(Scraped caption text data)
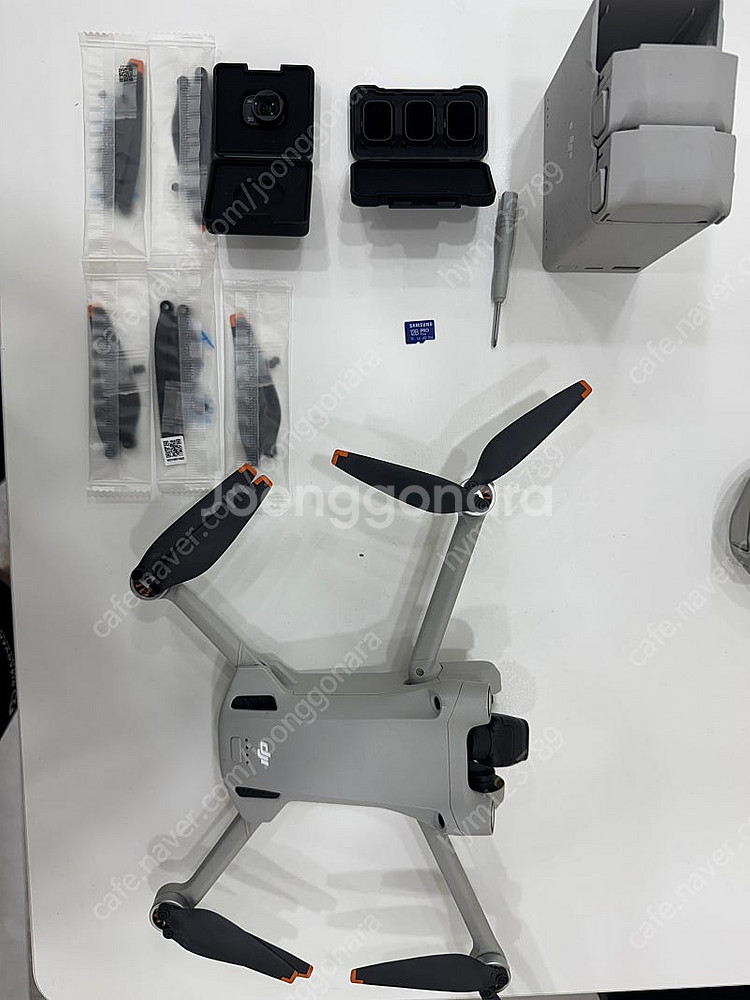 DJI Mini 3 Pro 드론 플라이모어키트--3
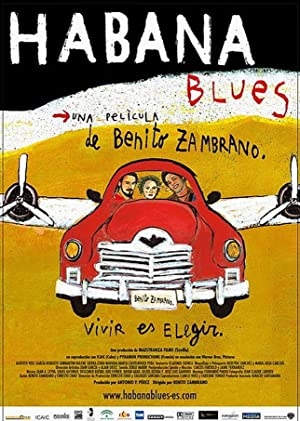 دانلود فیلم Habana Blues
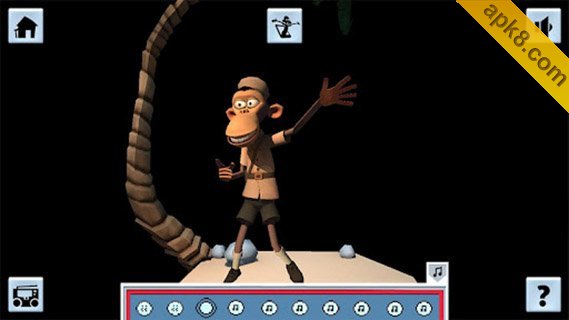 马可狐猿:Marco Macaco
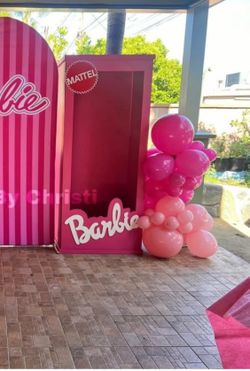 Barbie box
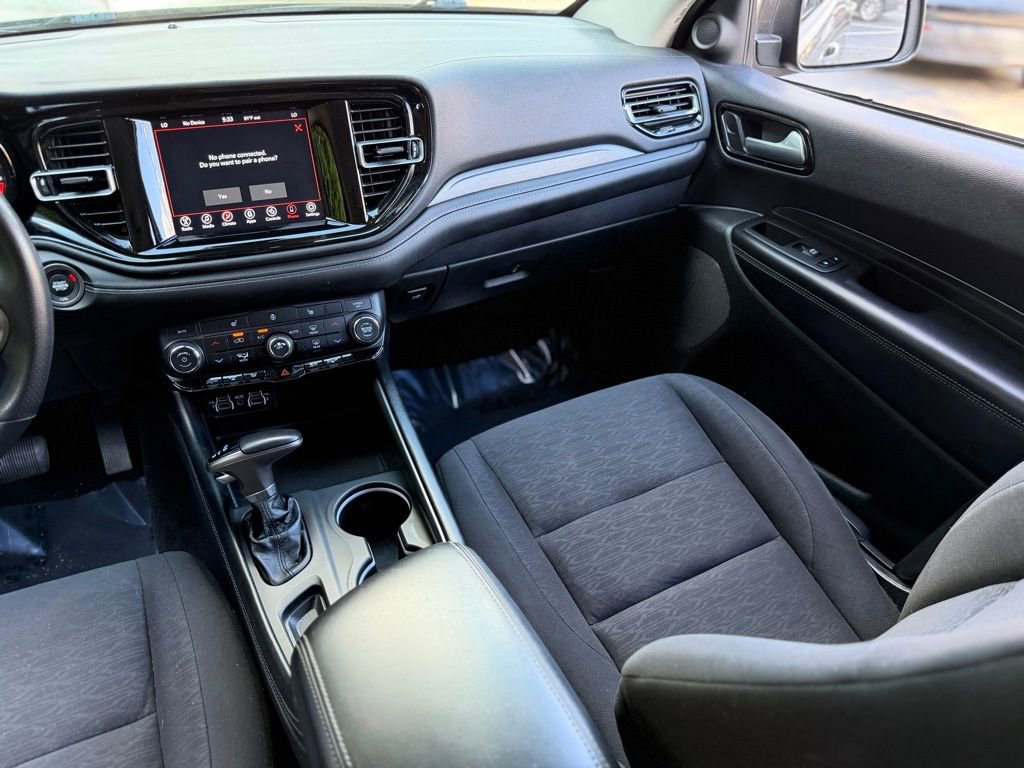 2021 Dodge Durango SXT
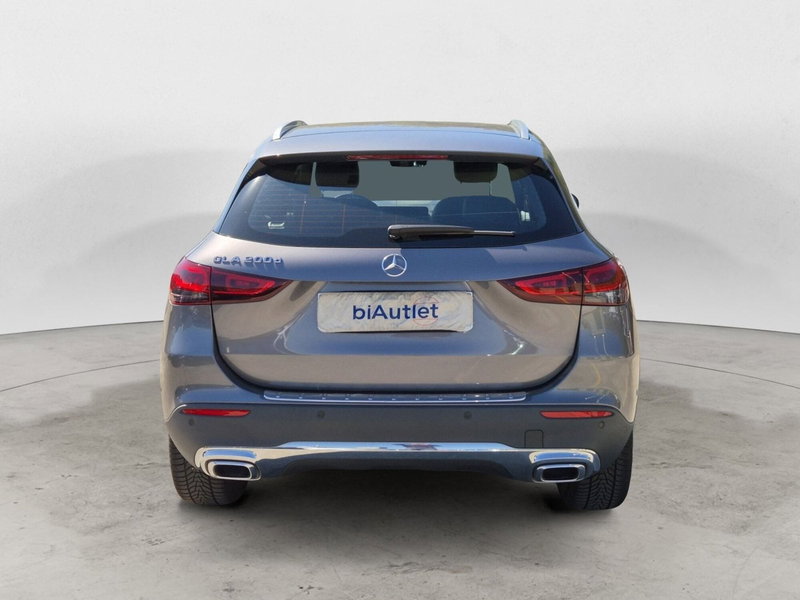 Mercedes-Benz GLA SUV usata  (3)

## Activity
Rewrite the records as a numbered list with no blank lines, keeping only the text and leaving out the pictures.

## Solution to this problem
1.  DJI Mini 3 Pro 드론 플라이모어키트--3
2.  دانلود فیلم Habana Blues
3.  马可狐猿:Marco Macaco
4.  Barbie box
5.  2021 Dodge Durango SXT
6.  Mercedes-Benz GLA SUV usata  (3)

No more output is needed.